# U-boat diesels WW1&WW2



## Captian Dag (Oct 26, 2008)

what make and type of diesels were used on German U-boats during WW1 & WW2? specs, links or any infomation greatly appreciated.


----------



## JoK (Nov 12, 2006)

Google says MAN EG6 and supercharged MANs in WW2


----------



## Compass Rose (Apr 10, 2010)

Here you go, try this link, all you questions will be answered 

http://uboat.net/


----------



## Duncan112 (Dec 28, 2006)

WWII U boats also used MWM engines, later used as alternator engines on German built merchant ships


----------



## chadburn (Jun 2, 2008)

If I remember correctly there use to be two Coaster's that would pass Smith's when I was an Apprentice in the 1950's, Gertrude and Otrude Mueller? which apparently had former U Boat engine's in them. T.C. may have been the Pilot.


----------



## Peter Short (Apr 13, 2008)

Can I recommend an excellent book: *Diesels for the First Stealth Weapon: Submarine Power 1902-1945* by Lyle ***mins. This massive book (756 pages) deals only with submarine diesel engines and is written by a very knowledgeable engine historian, so lots of good stuff.

A few bits from this book:

During WW1, German sub engines were built by: M.A.N. Augsburg, Krupp Germaniawerft, Korting, Daimler, Benz, A.E.G.

M.A.N. Augsburg and their licensees AG Vulcan and Blohm & Voss built around 50% of all the engines used (all four stroke, eight different models, 250-3,000 bhp). M.A.N. Augs. built 416 engines up to Nov 1918.

Korting built 115 engines, Krupp GW built 69, Daimler 64, Benz 72, etc.

During WW2, engines were built by M.A.N., MWM, Krupp-GW, and Mercedes.
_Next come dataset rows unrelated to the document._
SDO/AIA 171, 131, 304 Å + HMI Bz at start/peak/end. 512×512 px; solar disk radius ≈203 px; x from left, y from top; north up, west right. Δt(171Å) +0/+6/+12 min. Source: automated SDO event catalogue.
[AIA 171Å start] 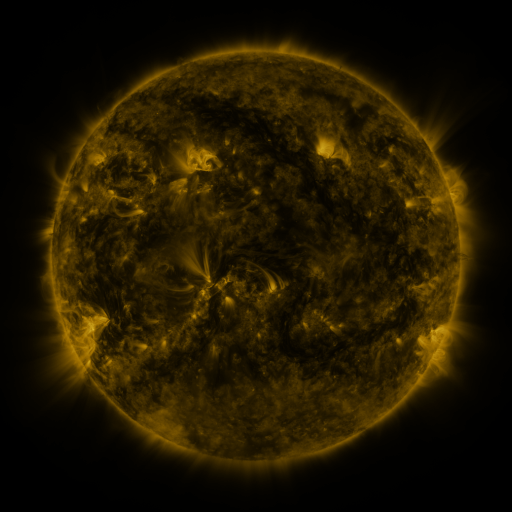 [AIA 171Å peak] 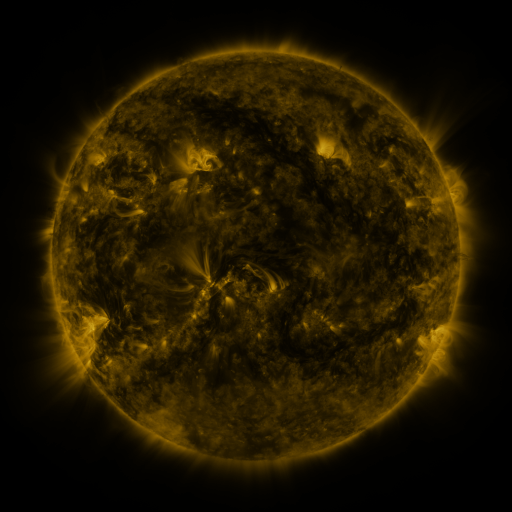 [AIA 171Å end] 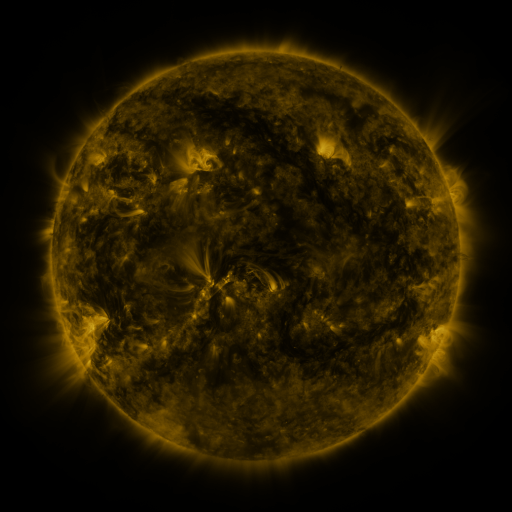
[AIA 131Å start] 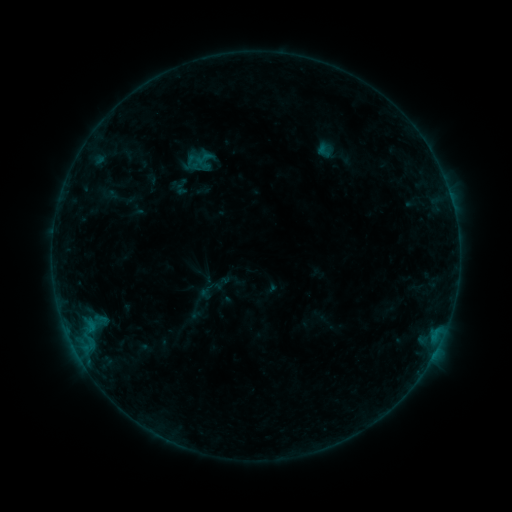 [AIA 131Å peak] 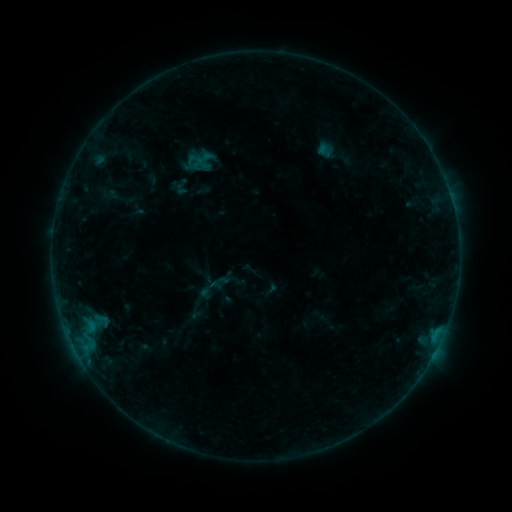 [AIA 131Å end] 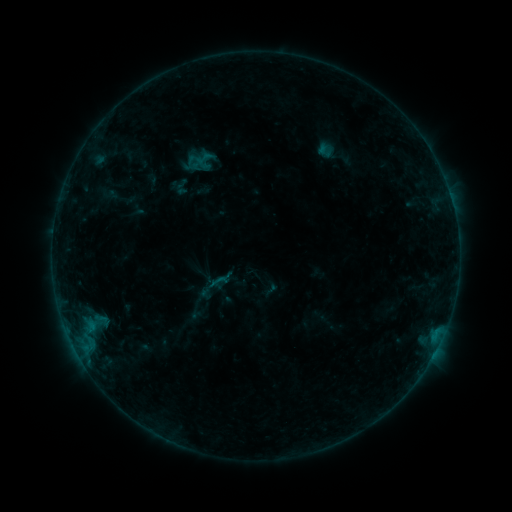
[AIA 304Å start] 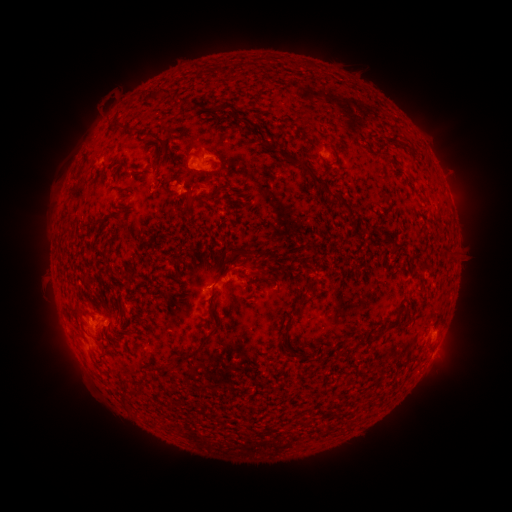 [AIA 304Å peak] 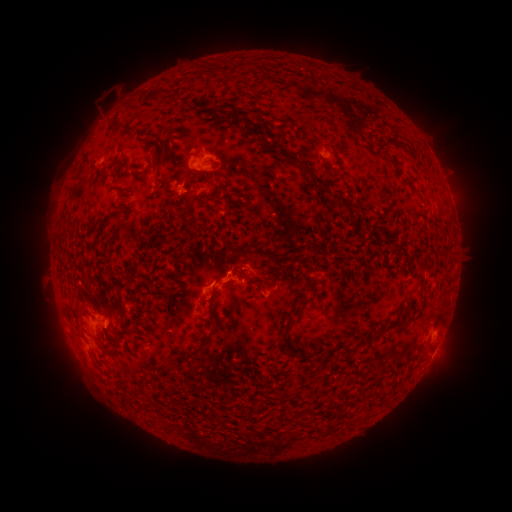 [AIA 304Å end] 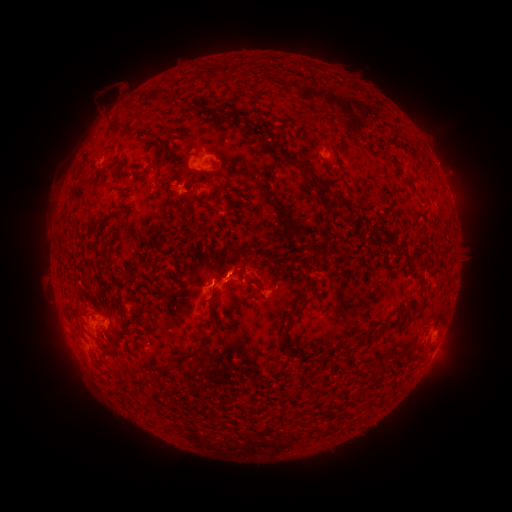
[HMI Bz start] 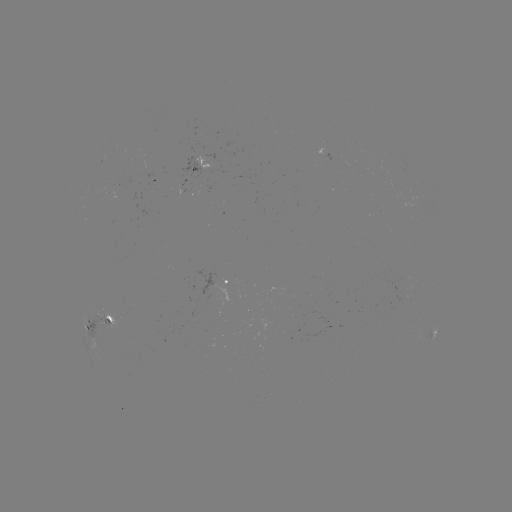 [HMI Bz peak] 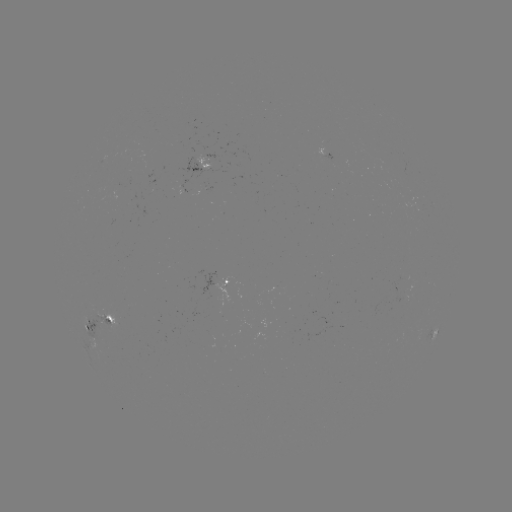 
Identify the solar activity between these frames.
eruption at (110, 97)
The experimental submarines with Walter turbines also had Deutz diesels for surface use.

Bussing truck diesels were used in midget submarines.

Krupp-GW (1,360 engines) and M.A.N. were the most important builders during WW2 with MWM third in importance. Until 1943 most were four stroke, directly reversible engines with Bosch solid injection. During the war an important licensee of M.A.N. was WUMAG. From 1935 until 1945 about 1,150 submarines entered service.


----------